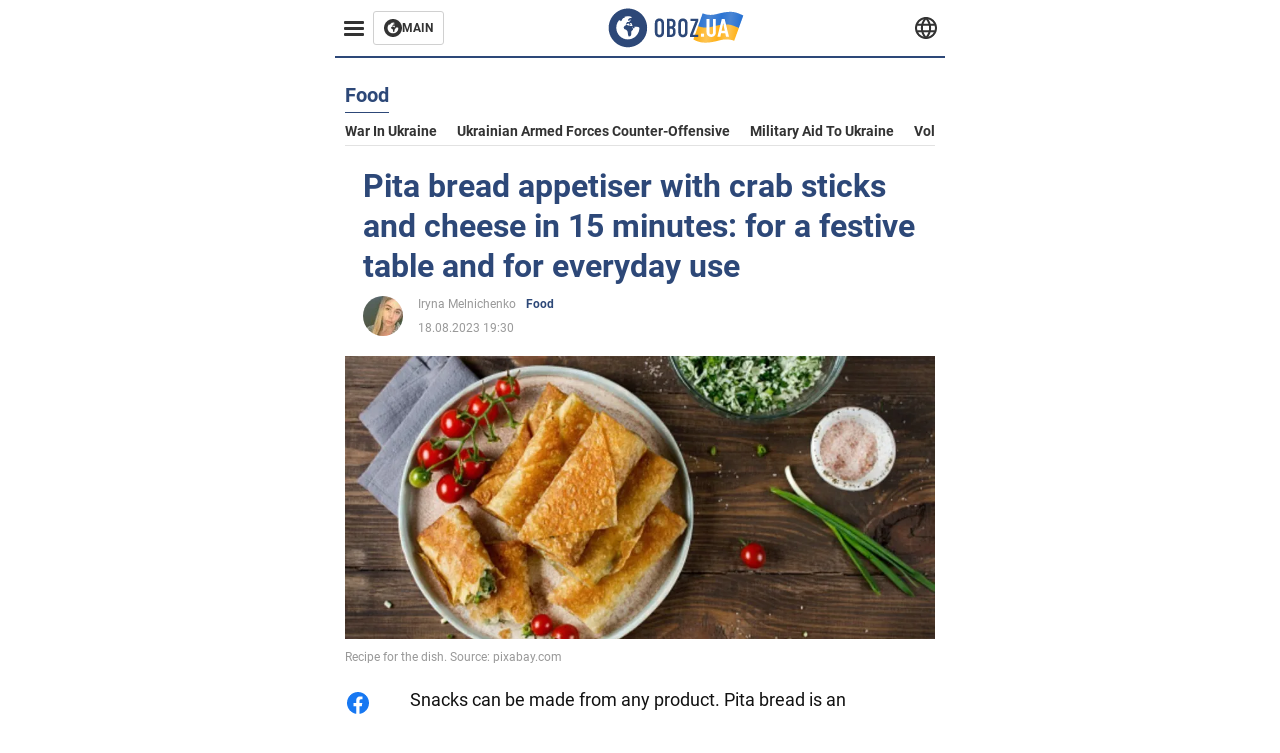

--- FILE ---
content_type: application/x-javascript; charset=utf-8
request_url: https://servicer.idealmedia.io/1314044/1?sessionId=69276eca-0eee4&sessionPage=1&sessionNumberWeek=1&sessionNumber=1&scale_metric_1=64.00&scale_metric_2=258.06&scale_metric_3=100.00&cbuster=1764191946808746123404&pvid=5c675931-cf07-44b5-9d25-faeb08df908d&implVersion=11&lct=1763554920&mp4=1&ap=1&consentStrLen=0&wlid=e7916c41-3d94-4bb9-91e0-3186bf832977&uniqId=15f5f&niet=4g&nisd=false&evt=%5B%7B%22event%22%3A1%2C%22methods%22%3A%5B1%2C2%5D%7D%2C%7B%22event%22%3A2%2C%22methods%22%3A%5B1%2C2%5D%7D%5D&pv=5&jsv=es6&dpr=1&hashCommit=cbd500eb&tfre=2104&w=590&h=358&tl=150&tlp=1,2,3&sz=191x338&szp=1,2,3&szl=1,2,3&cxurl=https%3A%2F%2Feng.obozrevatel.com%2Fsection-food%2Fnews-pita-bread-appetiser-with-crab-sticks-and-cheese-in-15-minutes-for-a-festive-table-and-for-everyday-use-18-08-2023.html&ref=&lu=https%3A%2F%2Feng.obozrevatel.com%2Fsection-food%2Fnews-pita-bread-appetiser-with-crab-sticks-and-cheese-in-15-minutes-for-a-festive-table-and-for-everyday-use-18-08-2023.html
body_size: 1504
content:
var _mgq=_mgq||[];
_mgq.push(["IdealmediaLoadGoods1314044_15f5f",[
["politicsnigeria.com","11885451","1","“May God save Nigeria”","The Former Minister Of Aviation, Femi Fani-Kayode, Has Called For God’s Intervention Over The Litany Of Security Challenges Bedevilling Nigeria","0","","","","5ZB2oNjZdz9eY0iIsk8wvOI-faoSClNYFPh2CdS5Q39G1ExbKWXZ0CTClSowcTh2JP9NESf5a0MfIieRFDqB_Kldt0JdlZKDYLbkLtP-Q-UrVcZih7DcDSWZ_Cw_8Y3g",{"i":"https://s-img.idealmedia.io/n/11885451/492x277/18x0x518x291/aHR0cDovL2ltZ2hvc3RzLmNvbS90LzIwMjUtMTEvODU2ODYyLzIyZjEzMTNiYjVhM2FhYmQ0Yjk0NmVhZmM4YzU5MTViLmpwZWc.webp?v=1764191946-5KLeDb2iES3tEeU7bGOtHFnI4FyIQIhPk1nXs0UWIEU","l":"https://clck.idealmedia.io/pnews/11885451/i/30350/pp/1/1?h=5ZB2oNjZdz9eY0iIsk8wvOI-faoSClNYFPh2CdS5Q39G1ExbKWXZ0CTClSowcTh2JP9NESf5a0MfIieRFDqB_Kldt0JdlZKDYLbkLtP-Q-UrVcZih7DcDSWZ_Cw_8Y3g&utm_campaign=english.obozrevatel.ua&utm_source=english.obozrevatel.ua&utm_medium=referral&rid=8aa03acf-cb0d-11f0-80c6-c4cbe1e3eca4&tt=Direct&att=3&afrd=32&iv=11&ct=1&gdprApplies=0&muid=paq6eWVbPfjd&st=-300&mp4=1&h2=RGCnD2pppFaSHdacZpvmninuRwMsYoBVrGKmeRCvjEgCxQVIyhFlf97PBeF6OmlMDaaOt9CWsFeXVHNGKicATw**","adc":[],"sdl":0,"dl":"","category":"Общество","dbbr":0,"bbrt":0,"type":"e","media-type":"static","clicktrackers":[],"cta":"Learn more","cdt":"","tri":"8aa0733c-cb0d-11f0-80c6-c4cbe1e3eca4","crid":"11885451"}],
["gistreel.com","11869450","1","“Joke’s On You, Ned!” – Regina Daniels Claps Back After Release","Actress Regina Daniels Celebrates Brother’s Release, Calls Out Her Estranged Husband, Ned Nwoko Publicly In Her New Video.","0","","","","5ZB2oNjZdz9eY0iIsk8wvFDmG8SqNiVXAVJ2mjdeO9qPG6-xZKmtG9AKMqoyqg0YJP9NESf5a0MfIieRFDqB_Kldt0JdlZKDYLbkLtP-Q-W3ysw22I5XIFp7B1ilzB-N",{"i":"https://s-img.idealmedia.io/n/11869450/492x277/0x0x1662x935/aHR0cDovL2ltZ2hvc3RzLmNvbS90LzIwMjUtMTEvODc3MzU3LzdmMzUyYzE0MjViNTQ2NjQ5NzU0NmU0NGZhMzVmZjE3LmpwZWc.webp?v=1764191946-8jt7B--2W33G5GSHWKXOwI-1Im6Z6HkLasAGE2cgyN8","l":"https://clck.idealmedia.io/pnews/11869450/i/30350/pp/2/1?h=5ZB2oNjZdz9eY0iIsk8wvFDmG8SqNiVXAVJ2mjdeO9qPG6-xZKmtG9AKMqoyqg0YJP9NESf5a0MfIieRFDqB_Kldt0JdlZKDYLbkLtP-Q-W3ysw22I5XIFp7B1ilzB-N&utm_campaign=english.obozrevatel.ua&utm_source=english.obozrevatel.ua&utm_medium=referral&rid=8aa03acf-cb0d-11f0-80c6-c4cbe1e3eca4&tt=Direct&att=3&afrd=32&iv=11&ct=1&gdprApplies=0&muid=paq6eWVbPfjd&st=-300&mp4=1&h2=RGCnD2pppFaSHdacZpvmninuRwMsYoBVrGKmeRCvjEgCxQVIyhFlf97PBeF6OmlMDaaOt9CWsFeXVHNGKicATw**","adc":[],"sdl":0,"dl":"","category":"Шоу-бизнес","dbbr":0,"bbrt":0,"type":"e","media-type":"static","clicktrackers":[],"cta":"Learn more","cdt":"","tri":"8aa07341-cb0d-11f0-80c6-c4cbe1e3eca4","crid":"11869450"}],
["politicsnigeria.com","11885680","1","DSS Names Suspects Linked To Owo And Okene Church Attacks","The Department Of State Services (DSS) Has Named Several Suspects It Says Are Linked To Attacks On Churches In Owo And Okene, Alongside Filing Fresh Terrorism Charges Against Seven Alleged Commanders Of The Proscribed Indigenous People Of Biafra....","0","","","","5ZB2oNjZdz9eY0iIsk8wvP_fBEQ1cEmMxargu-oaCY8GTRo8MWB2pcA-2RZQ0llvJP9NESf5a0MfIieRFDqB_Kldt0JdlZKDYLbkLtP-Q-WFXZAPxa19940TvpgfbbRx",{"i":"https://s-img.idealmedia.io/n/11885680/492x277/84x0x872x490/aHR0cDovL2ltZ2hvc3RzLmNvbS90LzIwMjUtMTEvODU2ODYyLzEyMTA0NTMzNmU3MjZkMTJmZTJjMDZlMGEzNmZiOWM3LmpwZWc.webp?v=1764191946-pQo9tz1ef8jN2kiHbqtk-9ixBAulRlUWTSRysHtw2Z8","l":"https://clck.idealmedia.io/pnews/11885680/i/30350/pp/3/1?h=5ZB2oNjZdz9eY0iIsk8wvP_fBEQ1cEmMxargu-oaCY8GTRo8MWB2pcA-2RZQ0llvJP9NESf5a0MfIieRFDqB_Kldt0JdlZKDYLbkLtP-Q-WFXZAPxa19940TvpgfbbRx&utm_campaign=english.obozrevatel.ua&utm_source=english.obozrevatel.ua&utm_medium=referral&rid=8aa03acf-cb0d-11f0-80c6-c4cbe1e3eca4&tt=Direct&att=3&afrd=32&iv=11&ct=1&gdprApplies=0&muid=paq6eWVbPfjd&st=-300&mp4=1&h2=RGCnD2pppFaSHdacZpvmninuRwMsYoBVrGKmeRCvjEgCxQVIyhFlf97PBeF6OmlMDaaOt9CWsFeXVHNGKicATw**","adc":[],"sdl":0,"dl":"","category":"Общество","dbbr":0,"bbrt":0,"type":"e","media-type":"static","clicktrackers":[],"cta":"Learn more","cdt":"","tri":"8aa07342-cb0d-11f0-80c6-c4cbe1e3eca4","crid":"11885680"}],],
{"awc":{},"dt":"desktop","ts":"","tt":"Direct","isBot":1,"h2":"RGCnD2pppFaSHdacZpvmninuRwMsYoBVrGKmeRCvjEgCxQVIyhFlf97PBeF6OmlMDaaOt9CWsFeXVHNGKicATw**","ats":0,"rid":"8aa03acf-cb0d-11f0-80c6-c4cbe1e3eca4","pvid":"5c675931-cf07-44b5-9d25-faeb08df908d","iv":11,"brid":32,"muidn":"paq6eWVbPfjd","dnt":2,"cv":2,"afrd":288,"consent":true,"adv_src_id":39175}]);
_mgqp();


--- FILE ---
content_type: image/svg+xml
request_url: https://cdn2.obozrevatel.com/img/telegram.svg
body_size: -107
content:
<svg width="24" height="24" viewBox="0 0 24 24" fill="none" xmlns="http://www.w3.org/2000/svg">
<path d="M2.20595 11.0312L21.3616 3.68995C22.2507 3.37069 23.0272 3.90553 22.7391 5.24179L22.7408 5.24014L19.4792 20.5134C19.2375 21.5962 18.5901 21.8595 17.6845 21.3494L12.7176 17.7108L10.3219 20.0049C10.057 20.2682 9.83346 20.4903 9.32021 20.4903L9.67286 15.4662L18.8782 7.20011C19.2788 6.84959 18.7888 6.65211 18.2606 7.00099L6.88477 14.12L1.98078 12.5995C0.91621 12.2638 0.893031 11.5413 2.20595 11.0312Z" fill="#0088CC"/>
</svg>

************

All lines in the listing above that contain "fill" should be shown.

<svg width="24" height="24" viewBox="0 0 24 24" fill="none" xmlns="http://www.w3.org/2000/svg">
<path d="M2.20595 11.0312L21.3616 3.68995C22.2507 3.37069 23.0272 3.90553 22.7391 5.24179L22.7408 5.24014L19.4792 20.5134C19.2375 21.5962 18.5901 21.8595 17.6845 21.3494L12.7176 17.7108L10.3219 20.0049C10.057 20.2682 9.83346 20.4903 9.32021 20.4903L9.67286 15.4662L18.8782 7.20011C19.2788 6.84959 18.7888 6.65211 18.2606 7.00099L6.88477 14.12L1.98078 12.5995C0.91621 12.2638 0.893031 11.5413 2.20595 11.0312Z" fill="#0088CC"/>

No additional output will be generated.